Le précipice pour les nuls



Chapitre 1 : Introduction à la Catastrophe


Ce matin, comme chaque matin, le monde s’est levé du pied gauche. On l’a entendu craquer, juste à la jonction tectonique entre l’éthique et le bon sens.


Les journaux titraient en chœur :


« Le précipice se rapproche, mais avec pédagogie. »


Sur les plateaux télé, on s'interrogeait :

– Faut-il sauter avant que ça s’effondre, ou attendre que le sol disparaisse sous nos pieds ?

– Faut-il privatiser le précipice pour une meilleure gestion de la chute libre ?


Un expert en géopolitique, lunettes carrées et mèche bien mise, affirmait :

– Le précipice est une opportunité. Il faut l’aborder avec ambition.


Chapitre 2 : Le manuel


Un petit livre jaune faisait fureur dans les librairies :

« Le Précipice pour les Nuls », par le professeur Z. Z , était docteur en tout et spécialiste de rien. Il avait compris une chose : si l’on ne peut pas éviter la fin, on peut au moins la commenter avec style.


Extrait du chapitre 4 : Les différentes postures en cas de chute :


Le Fataliste : se jette volontairement, en criant « Je l’avais dit ! »


Le Technocrate : propose de créer un comité de pilotage de la descente.


L’Idéaliste : espère que la gravité changera d’avis à mi-parcours.


Le Capitaliste : vend des parachutes percés à prix d’or.



Chapitre 3 : La conférence


Ce matin-là, une grande conférence internationale s’ouvrait à Davo-Ouf, ville suisse spécialisée dans le déni de l’effondrement.
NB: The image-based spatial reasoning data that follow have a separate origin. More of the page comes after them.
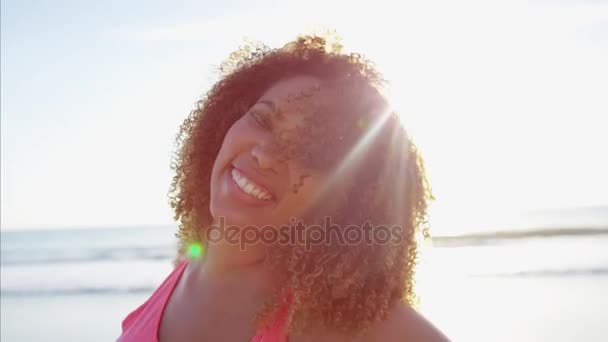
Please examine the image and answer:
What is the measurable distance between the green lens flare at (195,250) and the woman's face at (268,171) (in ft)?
1.37

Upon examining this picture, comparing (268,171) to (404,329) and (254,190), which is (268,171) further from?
(404,329)

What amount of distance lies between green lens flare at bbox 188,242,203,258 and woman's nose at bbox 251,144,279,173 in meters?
0.67

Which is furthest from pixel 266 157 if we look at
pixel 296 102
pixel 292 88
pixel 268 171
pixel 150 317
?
pixel 150 317

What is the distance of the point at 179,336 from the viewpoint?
2.40m

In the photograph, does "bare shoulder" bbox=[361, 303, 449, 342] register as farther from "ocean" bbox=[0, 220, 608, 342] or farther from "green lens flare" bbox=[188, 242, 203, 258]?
"green lens flare" bbox=[188, 242, 203, 258]

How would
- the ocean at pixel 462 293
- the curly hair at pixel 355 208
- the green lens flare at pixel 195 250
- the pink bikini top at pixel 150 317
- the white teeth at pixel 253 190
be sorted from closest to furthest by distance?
the curly hair at pixel 355 208 → the white teeth at pixel 253 190 → the pink bikini top at pixel 150 317 → the green lens flare at pixel 195 250 → the ocean at pixel 462 293

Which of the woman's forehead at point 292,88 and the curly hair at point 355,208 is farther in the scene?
the woman's forehead at point 292,88

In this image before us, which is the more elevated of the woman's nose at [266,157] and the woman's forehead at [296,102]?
the woman's forehead at [296,102]

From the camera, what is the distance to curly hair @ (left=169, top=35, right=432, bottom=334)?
2.06 meters

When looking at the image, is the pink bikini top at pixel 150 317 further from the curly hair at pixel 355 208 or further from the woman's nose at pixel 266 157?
the woman's nose at pixel 266 157

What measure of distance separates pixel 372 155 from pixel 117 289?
11.5 meters

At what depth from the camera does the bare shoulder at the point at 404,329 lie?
6.14 feet

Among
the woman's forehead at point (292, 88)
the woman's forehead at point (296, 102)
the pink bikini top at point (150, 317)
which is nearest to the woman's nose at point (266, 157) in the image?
the woman's forehead at point (296, 102)

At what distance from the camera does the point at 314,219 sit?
221cm
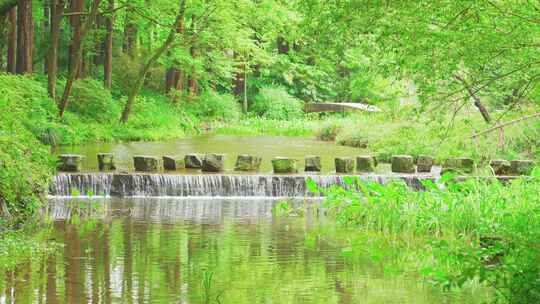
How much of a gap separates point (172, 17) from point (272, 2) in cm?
311

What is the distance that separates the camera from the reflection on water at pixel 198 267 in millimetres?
9602

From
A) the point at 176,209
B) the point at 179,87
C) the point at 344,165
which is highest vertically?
the point at 179,87

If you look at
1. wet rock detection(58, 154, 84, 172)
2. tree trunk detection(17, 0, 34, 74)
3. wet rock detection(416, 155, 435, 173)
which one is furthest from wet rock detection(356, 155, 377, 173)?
tree trunk detection(17, 0, 34, 74)

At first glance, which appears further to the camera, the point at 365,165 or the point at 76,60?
the point at 76,60

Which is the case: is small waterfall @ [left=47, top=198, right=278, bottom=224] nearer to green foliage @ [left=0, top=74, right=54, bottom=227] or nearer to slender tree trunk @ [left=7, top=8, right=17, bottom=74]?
green foliage @ [left=0, top=74, right=54, bottom=227]

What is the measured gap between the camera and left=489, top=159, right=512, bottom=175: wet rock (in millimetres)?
20625

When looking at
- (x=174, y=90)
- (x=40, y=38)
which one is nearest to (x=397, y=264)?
(x=174, y=90)

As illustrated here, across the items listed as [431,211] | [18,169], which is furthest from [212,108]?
[431,211]

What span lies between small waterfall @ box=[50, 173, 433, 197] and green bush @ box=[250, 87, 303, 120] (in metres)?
24.9

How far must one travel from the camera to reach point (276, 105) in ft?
148

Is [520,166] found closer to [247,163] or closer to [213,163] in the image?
[247,163]

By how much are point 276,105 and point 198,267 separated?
34180 mm

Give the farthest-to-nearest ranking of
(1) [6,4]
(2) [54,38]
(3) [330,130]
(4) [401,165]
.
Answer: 1. (3) [330,130]
2. (2) [54,38]
3. (4) [401,165]
4. (1) [6,4]

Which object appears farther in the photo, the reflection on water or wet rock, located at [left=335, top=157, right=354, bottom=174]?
wet rock, located at [left=335, top=157, right=354, bottom=174]
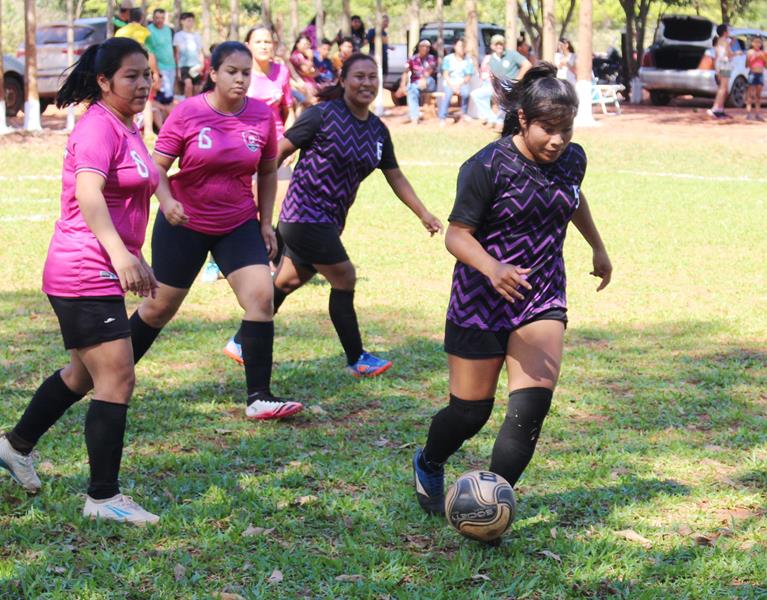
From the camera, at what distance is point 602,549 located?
5.01 meters

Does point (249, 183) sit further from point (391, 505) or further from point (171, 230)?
point (391, 505)

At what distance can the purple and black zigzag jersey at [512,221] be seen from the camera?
4777mm

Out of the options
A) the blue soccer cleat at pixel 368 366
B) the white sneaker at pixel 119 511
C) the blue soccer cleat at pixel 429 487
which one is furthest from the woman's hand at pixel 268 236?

Thème de l’année :


 « Construire des ponts au bord du gouffre. »




Tous les pays étaient là. Sauf ceux qui avaient déjà glissé.


Le Président de la Démocratie Démocratique de l’Est Occidental prit la parole :

– Nous croyons fermement que l’avenir se trouve derrière nous.

Applaudissements polis.


Le Ministre des Armées Atomiques ajouta :

– Nous avons des missiles à tête éthique. Ils explosent uniquement sur les régimes moralement ambigus.

Standing ovation.


Pendant ce temps, la salle vibrante de PowerPoint ignorait l’étrange grondement sous le plancher.


Chapitre 4 : L’oubli


L’histoire, paraît-il, enseigne des leçons.


Mais comme l’humanité a la concentration d’un poisson rouge sous anxiolytiques, elle oublie chaque guerre dès qu’on sort une nouvelle saison de télé-réalité géopolitique :


« Love & Missiles : l’émission où des dirigeants célibataires choisissent leur prochain conflit. »




Le public vote. Le perdant déclenche un embargo humanitaire.

Émotion garantie.


Chapitre 5 : La solution


À 18h12, l’ONU proposa une résolution pour interdire la gravité.

La Chine s’abstint.

Les États-Unis demandèrent une clause dérogatoire pour les avions de chasse.

Le Vatican suggéra une prière facultative en cas de chute libre.


Chapitre 6 : Épilogue


À 18h13, la Terre éternua.


On ne sait plus très bien ce qui s’est passé après. Peut-être un bruit sourd, un glissement, un « plop » ridicule. On raconte que le professeur Z a laissé une dernière annotation dans son livre, écrite au crayon sur la page de garde :


« Le précipice n’est pas au bord du monde. C’est le monde qui est au bord du précipice. »




Mais à ce moment-là, plus personne ne savait lire.